## Brano dell'esercizio
---------------

Ma ecco il fatto: per motivi d’ufficio dovevo trasmettere alle nostre autorità consolari di San Sebastián una comunicazione urgente pervenutami dal ministero dell’Organizzazione sindacale. Quella mattina, nonostante ripetuti tentativi, la centralinista non si decideva a darmi la linea. Redarguita energicamente mi rispose con una risata beffarda, troncando la comunicazione. Mi rivolsi immediatamente al questore, denunciando un sospetto atto di sabotaggio. Nel giro di pochi minuti fui in grado di parlare con San Sebastián. Il giorno seguente fui convocato nell’ufficio del questore per firmare una denuncia a carico della telefonista. Mi ricevette calorosamente offrendo un piccolo rinfresco. Brindò alla collaborazione italiana in favore della cruzada española, e col sapore dei pasticcini ancora in bocca mi invitò a firmare il verbale di denuncia. Quella mia firma sarebbe bastata a portare la povera centralinista davanti al plotone d’esecuzione. Sudai freddo per qualche minuto, rimasi interdetto per un tempo che mi parve infinito; non era uno scherzo: la vita della ragazza dipendeva da quella mia firma. Pensando al rimorso che mi avrebbe accompagnato per il resto della vita, per prendere tempo inventai il pretesto che non potevo sottoscrivere la denuncia senza l’autorizzazione dei miei superiori; e di mio, a rischio di esser fucilato insieme alla centralinista, aggiunsi che se la ragazza fosse stata fucilata avrei lasciato la Spagna , facendo intendere che la sbandierata “collaborazione” aveva per me dei limiti ben precisi, e che non volevo essere corresponsabile della condanna a morte di una persona in nome dell’amicizia fra i nostri Paesi.

---------------

## Istruzioni
**A)** Elenca tutte le azioni che il brano sulla centralinista attribuisce al questore durante l'incontro del giorno seguente.
**B)** Rispondi a queste domande sul brano sulla centralinista:
(i) A chi doveva essere trasmessa la comunicazione urgente?
(ii) Come reagì la centralinista quando fu redarguita?
(iii) Quale pretesto fu inventato per prendere tempo?
**C)** Scrivi il seguito del brano sulla centralinista, a partire dall'ultima frase riportata.

## Dati dell'esercizio

---------------

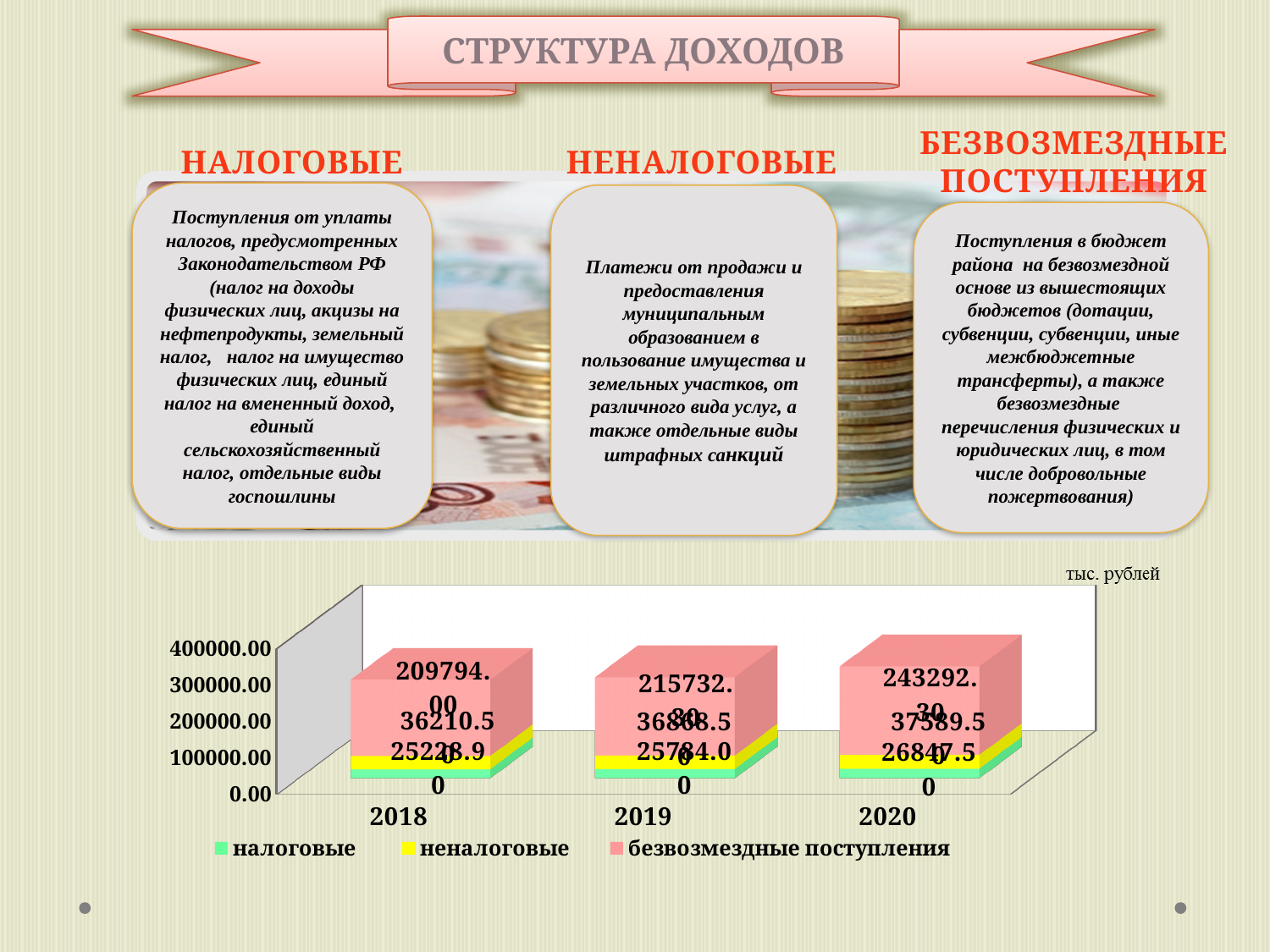
What is the value of безвозмездные поступления for 2018? 209794.00 What unit is indicated above the chart? тыс. рублей Do the values of безвозмездные поступления rise or fall from 2018 to 2020? rise How many series does the chart legend list? 3 What kind of chart is shown at the bottom of the slide? bar chart How many years are shown on the x axis of the chart? 3 In which year is the value of безвозмездные поступления the highest? 2020 What is the value of безвозмездные поступления for 2020? 243292.30 What is the difference between безвозмездные поступления in 2020 and in 2018? 33498.30 What is the value of безвозмездные поступления for 2019? 215732.30 Which is larger in 2018: безвозмездные поступления or налоговые? безвозмездные поступления Is the value of безвозмездные поступления for 2020 greater or less than 200000.00? greater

---------------

## Risposte
**A)**
- Riceve il narratore calorosamente.
- Offre un piccolo rinfresco.
- Brinda alla collaborazione italiana in favore della cruzada española.
- Invita il narratore a firmare il verbale di denuncia.

**B)**
(i) Alle autorità consolari di San Sebastián.
(ii) Con una risata beffarda, troncando la comunicazione.
(iii) Che non si poteva sottoscrivere la denuncia senza l'autorizzazione dei superiori.

**C)**
La mia reazione, così inaspettata e ferma, impressionò il questore De Pyray. Il quale accolse la mia richiesta: «per non perdere un “amico”» mi disse tranquillizzandomi; ma più probabilmente per ragioni di opportunità, per non farne, cioè, un caso internazionale.

La centralinista, dopo dieci giorni di prigione ritornò al suo lavoro. Non mancò di passare a ringraziarmi per il mio intervento. A mia volta mi scusai per il gravissimo rischio che involontariamente le avevo fatto correre.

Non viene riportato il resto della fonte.